The decisions upon the general question as to the binding force of construction and interpretation of local statutes by the highest court of a state are so numerous, and the rule is so familiar, that we do not deem it at all necessary to enter upon a citation of authorities upon the general proposition. The rule which we have observed is a familiar one, and holds good, though it rests on a single decision, provided it has been acquiesced in for a considerable time, and its binding force is recognized, although the construction “is not altogether satisfactory.” Noble v. Mitchell, 164 U. S. 367, 372, 17 Sup. Ct. 110, 41 L. Ed. 472.

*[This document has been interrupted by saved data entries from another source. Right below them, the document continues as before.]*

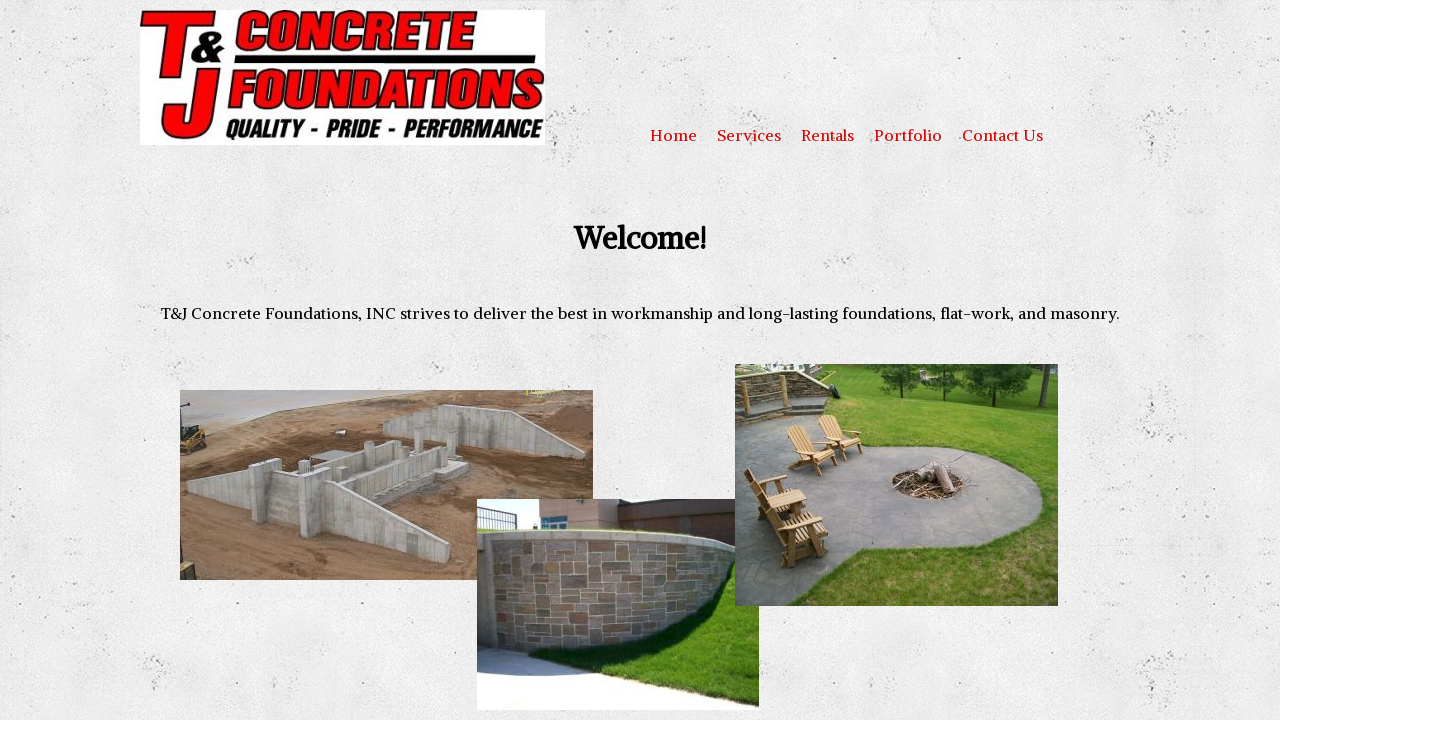

--- FILE ---
content_type: text/html; charset=UTF-8
request_url: http://t-jconcretefoundations.com/index.php
body_size: 964
content:
<!DOCTYPE html>
<html>
	<head>
		<title>T&amp;J Concrete Foundations, INC</title>
		<link rel="stylesheet" type="text/css" href="css/normalize.css">
		<link rel="stylesheet" type="text/css" href="css/grid.css">
		<link rel="stylesheet" type="text/css" href="css/style.css">
		<link href='http://fonts.googleapis.com/css?family=Alike' rel='stylesheet' type='text/css'>
		<link rel="shortcut icon" type="image/x-icon" href="img/favicon.ico">
	</head>
	<body>
		<div class="container">
			<div class="grid_12 header">

				<div class="grid_5 logo">
						<img src="img/tj_logo.jpg" class="logo">
				</div>

				<ul id="nav"  class="nav grid_6">

					<li><a href="index.php">Home</a></li>
					<li><a href="services.php">Services</a></li>
					<li><a href="rentals.php">Rentals</a></li>
					<li><a href="http://photos.t-jconcretefoundations.com">Portfolio</a></li>
					<li><a href="contact.php">Contact Us</a></li>
					

				</ul>
			</div>


			<div class="grid_12 heading">
				<h1>Welcome!</h1>
			</div>
			
			<div class="grid_12 intro">

				<p>T&amp;J Concrete Foundations, INC strives to deliver the best in workmanship and long-lasting foundations, flat-work, and masonry.</p>

			</div>

			<div id="pictures" class="grid_12">

				<img id="indeck" src="img/indeck.jpg">
				<img id="cvtc" src="img/cvtc_tunnel.jpg">
				<img id="flatwork" src="img/flatwork.jpg">

			</div>

			<div class="grid_12">
				<div class="grid_6 intro intro_center">
					<p id="desc" >T&amp;J Concrete Foundations, INC takes pride in their projects and brings in-depth knowledge and experience to construction projects. We serve (but not limited to) the Western and Northern Wisconsin area, including Minnesota.</p>
				</div>	

				<center>
					<iframe width="560" height="315" src="http://www.youtube.com/embed/wblZ2z4chZc?rel=0" frameborder="1" allowfullscreen></iframe>
					<iframe width="560" height="315" src="http://www.youtube.com/embed/PPoEuLQY2F0?rel=0" frameborder="1" allowfullscreen></iframe>
				</center>

			</div>
			
			<div class="grid_12">
				<div class="cfa">
					<h5 class="nm">Proud member of:</h5>
					<a href="http://www.cfawalls.org"><img src="img/cfa_mast.gif" alt="CFA Mast"></a>
				</div>
			</div>

			<div class="grid_12" id="copyright">
				<p class="copyright">&copy; 2026 T&amp;J Concrete Foundations, INC</p>
			</div>

		</div>
	</body>
</html>


--- FILE ---
content_type: text/css
request_url: http://t-jconcretefoundations.com/css/grid.css
body_size: 403
content:
/*
 Width: 1000px
 # Columns : 12 
 Column width: 65px
 Gutter : 20px 

 */
.grid_1 { width: 65px; }
.grid_2 { width: 150px; }
.grid_3 { width: 235px; }
.grid_4 { width: 320px; }
.grid_5 { width: 405px; }
.grid_6 { width: 490px; }
.grid_7 { width: 575px; }
.grid_8 { width: 660px; }
.grid_9 { width: 745px; }
.grid_10 { width: 830px; }
.grid_11 { width: 915px; }
.grid_12 { width: 1000px; }
.grid_535 { width: 535px; }

.grid_1,
.grid_2,
.grid_3,
.grid_4,
.grid_5,
.grid_6,
.grid_7,
.grid_8,
.grid_9,
.grid_10,
.grid_11,
.grid_12 {
	margin: 0 20px 10px 0;
	float: left;
	display: block;
}

.alpha{margin-left:0px;}
.omega{margin-right:0px;}

.container{
	width: 1000px; 
	margin: auto;
}



.clear{
	clear:both;
	display:block;
	overflow:hidden;
	visibility:hidden;
	width:0;
	height:0;
}
.clearfix:after{
	clear:both;
	content:' ';
	display:block;
	font-size:0;
	line-height:0;
	visibility:hidden;
	width:0;
	height:0;
	}
* html .clearfix,
*:first-child+html .clearfix{zoom:1}

--- FILE ---
content_type: text/css
request_url: http://t-jconcretefoundations.com/css/style.css
body_size: 623
content:
html {
	font-family: "Alike", serif;
}

body {
	background: url('img/bg.png') repeat;
}

.header {
	margin-top: 10px;	
}

ul.nav {
	margin: 115px 0 0 0;
	list-style: none;
	float: right;
}

ul.nav li {
	float: left;
	margin-right: 20px;
}

.section {
	margin-bottom: 50px;
}


a {
	color: #D40606;  
	text-decoration: none;
}

.heading {
	margin: 20px 0 0 0;
	text-align: center;
}

.logo {
	margin: none;
}

.intro {
	text-align: center;
}

.intro_center {
	position: relative;
	left: 275px;
}

/*.copyright_container {
	position: relative;
	left: 425px;
}
*/

#desc {
	border-style: solid;
	border-width: 5px;
	border-color: #D40000;
	border-radius: 5px;
}

#copyright {
	text-align: center;
}

.copyright {
	font-size: .75em;
}

.cfa {
	position: relative;
	left: 300px;
}

.nm {
	margin: 0 0 0 0;
}

#indeck {
	position: relative;
	left: 40px;
	top: 20px;
	z-index: -1;
}

#cvtc {
	position: relative;
	right: 80px;
	top: 150px;

}

#flatwork {
	position: relative;
	left: 595px;
	bottom: 200px;
}


#pump_truck {
	float: right;
} 

#pictures {
	height: 361px;
}

#section_services {
	height: 500px;
}

#aerial {
	border-style: solid;
	border-color: gray;
	border-radius: 5px;
	border-width: 5px;
}
/* .move_up {
	position: relative;
	bottom: 100px;
}
*/

/* .heading {
	border-style: solid;
	border-width: 3px;
	border-radius: 4px;
	border-color: black;
	color: white;
	margin: 0px;
	text-align: center;
}

 .logo {
	max-height: 200px;
	width: auto;
	height: auto;
	width: 75vw;


	

}


.header {
	margin: 0px;
	border-style: solid;
	border-width: 3px;
	margin: auto;
}
 */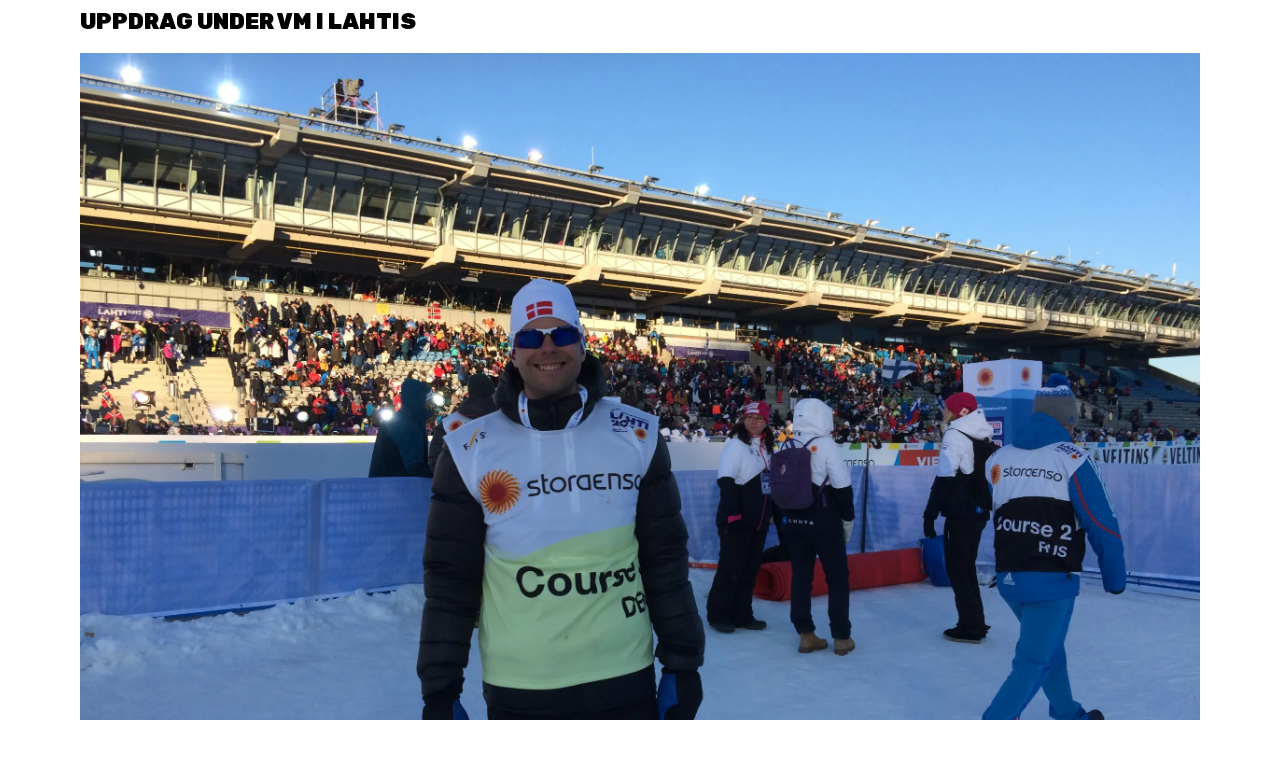

--- FILE ---
content_type: text/css
request_url: https://usercontent.one/wp/www.ericstorvall.com/wp-content/uploads/elementor/css/post-12017.css?ver=1769063862
body_size: 375
content:
.elementor-12017 .elementor-element.elementor-element-25ed3a40:not(.elementor-motion-effects-element-type-background), .elementor-12017 .elementor-element.elementor-element-25ed3a40 > .elementor-motion-effects-container > .elementor-motion-effects-layer{background-color:#000000;}.elementor-12017 .elementor-element.elementor-element-25ed3a40{transition:background 0.3s, border 0.3s, border-radius 0.3s, box-shadow 0.3s;margin-top:0px;margin-bottom:0px;padding:70px 0px 70px 0px;}.elementor-12017 .elementor-element.elementor-element-25ed3a40 > .elementor-background-overlay{transition:background 0.3s, border-radius 0.3s, opacity 0.3s;}.elementor-12017 .elementor-element.elementor-element-48a3a57c > .elementor-element-populated{color:var( --e-global-color-0def00f );margin:0px 0px 0px 0px;--e-column-margin-right:0px;--e-column-margin-left:0px;padding:0px 0px 0px 0px;}.elementor-12017 .elementor-element.elementor-element-13776f37 > .elementor-container > .elementor-column > .elementor-widget-wrap{align-content:center;align-items:center;}.elementor-12017 .elementor-element.elementor-element-13776f37:not(.elementor-motion-effects-element-type-background), .elementor-12017 .elementor-element.elementor-element-13776f37 > .elementor-motion-effects-container > .elementor-motion-effects-layer{background-color:var( --e-global-color-secondary );}.elementor-12017 .elementor-element.elementor-element-13776f37{transition:background 0.3s, border 0.3s, border-radius 0.3s, box-shadow 0.3s;}.elementor-12017 .elementor-element.elementor-element-13776f37 > .elementor-background-overlay{transition:background 0.3s, border-radius 0.3s, opacity 0.3s;}.elementor-12017 .elementor-element.elementor-element-59d78e75{text-align:center;}.elementor-12017 .elementor-element.elementor-element-59d78e75 .elementor-heading-title{font-family:"Oswald", Sans-serif;font-size:13px;font-weight:500;line-height:23px;color:#FFFFFF;}@media(max-width:1024px){.elementor-12017 .elementor-element.elementor-element-25ed3a40{padding:50px 30px 50px 30px;}}@media(max-width:767px){.elementor-12017 .elementor-element.elementor-element-25ed3a40{padding:50px 20px 50px 20px;}.elementor-12017 .elementor-element.elementor-element-59d78e75{text-align:center;}}

--- FILE ---
content_type: text/css;charset=UTF-8
request_url: https://www.ericstorvall.com/?custom-css=754816e9cc
body_size: 684
content:
.entry-title, .entry-title a {
    font-weight: 900;
    font-size: 24pt;
}

.entry-header h2{
	padding-left:0px;
}

#main ul li{
    color: #000000;
    font-family: 'Rubik';
    font-size: 16px;
    font-style: normal;
    font-weight: 300;
    padding-left: 4px;
    padding-right: 10px;
    text-transform: none;
}

h3{
	padding-bottom:5px;
}

.woocommerce div.product .product_title {
    margin: 0 0.5em 0.5em 15px;
}

.woocommerce .woocommerce-breadcrumb {
    margin: 0 0 1em 15px;
}

.woocommerce div.product .woocommerce-product-rating {
    margin: 0 0 .5em 15px;
}

.woocommerce h2{
	padding-left:0px;
}

.ast-woocommerce-container {
    max-width: 1200px;
    margin-left: auto;
    margin-right: auto;
}

.ast-page-builder-template .site-content #primary .ast-woocommerce-container {
    margin: 4em auto;
}

.wp-block-columns:not(.alignfull) {
    max-width: 1200px;
    margin-left: auto;
    margin-right: auto;
    padding-top: 3rem;
}

.faktaruta-small figure.wp-block-image {
	height: 0;
  padding-bottom: 60%;
  overflow: hidden;
  margin-bottom: 0;
}

.faktaruta-small figure.wp-block-image img {
	transform: translateY(-10%);
}

.faktaruta-small .wp-block-group {
	background-color: #eaeaea;
  padding: 2.5rem 3rem;
}

.faktaruta-small h3 {
	padding: 0;
	hyphens: auto;
}

.faktaruta-small ul {
	list-style: circle;
  margin: 0 0 1.5em 2.5em;
}

.faktaruta-small ul li {
	padding: 0 0 1rem 0 !important;
}

.faktaruta-small .wp-block-button__link {
	background-color: #F93822;
  padding: 12px 24px;
  font-size: 15px;
  border-radius: 3px;
  line-height: 1;
}

.frontpage-columns .elementor-widget:not(:last-child) {
  margin-bottom: 0px;
}

.frontpage-columns h3 {
  hyphens: auto;
}

.equal-height {
	height: 100%;
}
.menu-button { 
background-color:#eb5e28;
border:1px;
border-radius:3px;
-webkit-box-shadow:1px 1px 0px 0px #2f2f2f;
-moz-box-shadow:1px 1px 0px 0px #2f2f2f;
box-shadow:1px 1px 0px 0px #2f2f2f;
}
.menu-button a,  .menu-button a:hover, .menu-button a:active { 
color:#fff !important;
}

We disclaim having entered upon the question of the construction of the statute as an original question, and it should be said that the decisions of the state court thereon are not based upon a satisfactory discussion of the precise question presented here; still', in view of the fact *286that the question was before the Massachusetts court in at least one of the cases, and in view of the doctrine of presumption of deliberate judgment upon thorough consideration by the highest court of a state so strongly expressed by the Supreme Court in Cross v. Allen, supra, we cannot say that the learned judge below should have done otherwise than accept the Massachusetts authorities as conclusive upon the statutory rule of evidence.

The judgment of the Circuit Court is affirmed, with costs for the defendant in error.